**Extract to read**

Dani Rodrik
RONDA,
SPAIN – As the world reels from the Brexit shock, it is dawning on
economists and policymakers that they severely underestimated the
political fragility of the current form of globalization. The popular
revolt that appears to be underway is taking diverse, overlapping forms:
reassertion of local and national identities, demand for greater
democratic control and accountability, rejection of centrist political
parties, and distrust of elites and experts.
This backlash was predictable. Some economists, including me, did warn
about the consequences of pushing economic globalization beyond the
boundaries of institutions that regulate, stabilize, and legitimize
markets. Hyper-globalization in trade and finance, intended to create
seamlessly integrated world markets, tore domestic societies apart.
The bigger surprise
is the decidedly right-wing tilt the political reaction has taken. In
Europe, it is predominantly nationalists and nativist populists that
have risen to prominence, with the left advancing only in a few places
such as Greece and Spain. In the United States, the right-wing demagogue
Donald Trump has managed to displace the Republican establishment,
while the leftist Bernie Sanders was unable to overtake the centrist
Hillary Clinton.
As an emerging new
establishment consensus grudgingly concedes, globalization accentuates
class divisions between those who have the skills and resources to take
advantage of global markets and those who don’t. Income and class
cleavages, in contrast to identity cleavages based on race, ethnicity,
or religion, have traditionally strengthened the political left. So why has the left been unable to mount a significant political challenge to globalization?
One answer is that
immigration has overshadowed other globalization “shocks.” The perceived
threat of mass inflows of migrants and refugees from poor countries
with very different cultural traditions aggravates identity cleavages
that far-right politicians are exceptionally well placed to exploit. So
it is not a surprise that rightist politicians from Trump to Marine Le
Pen lace their message of national reassertion with a rich dose of
anti-Muslim symbolism.
Latin American
democracies provide a telling contrast. These countries experienced
globalization mostly as a trade and foreign-investment shock, rather
than as an immigration shock. Globalization became synonymous with
so-called Washington Consensus policies and financial opening.
Immigration from the Middle East or Africa remained limited and had
little political salience. So the populist backlash in Latin America –
in Brazil, Bolivia, Ecuador, and, most disastrously, Venezuela – took a
left-wing form.
The story is similar
in the main two exceptions to right-wing resurgence in Europe – Greece
and Spain. In Greece, the main political fault line has been austerity
policies imposed by European institutions and the International Monetary
Fund. In Spain, most immigrants until recently came from culturally
similar Latin American countries. In both countries, the far right
lacked the breeding ground it had elsewhere.
But the experience in
Latin America and southern Europe reveals perhaps a greater weakness of
the left: the absence of a clear program to refashion capitalism and
globalization for the twenty-first century. From Greece’s Syriza to
Brazil’s Workers’ Party, the left has failed to come up with ideas that
are economically sound and politically popular, beyond ameliorative
policies such as income transfers.

**Work order 1**
In the essay on the globalization backlash, which two European countries are named as the main exceptions to the right-wing resurgence?
**Work order 2**
Using the essay on the globalization backlash, explain why the populist backlash in Latin America took a left-wing form.
Rely on the essay on the globalization backlash alone, without outside knowledge.

**Exercise data**
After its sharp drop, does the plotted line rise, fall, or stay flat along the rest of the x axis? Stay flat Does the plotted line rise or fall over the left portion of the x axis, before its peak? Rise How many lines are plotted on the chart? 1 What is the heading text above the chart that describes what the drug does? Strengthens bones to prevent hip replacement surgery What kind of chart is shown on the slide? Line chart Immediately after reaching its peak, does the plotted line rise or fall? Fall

**Exercise output 1**
Greece and Spain.

**Exercise output 2**
Latin American democracies experienced globalization mostly as a trade and foreign-investment shock, not as an immigration shock. Immigration from the Middle East or Africa remained limited and had little political salience. Globalization became synonymous with Washington Consensus policies and financial opening.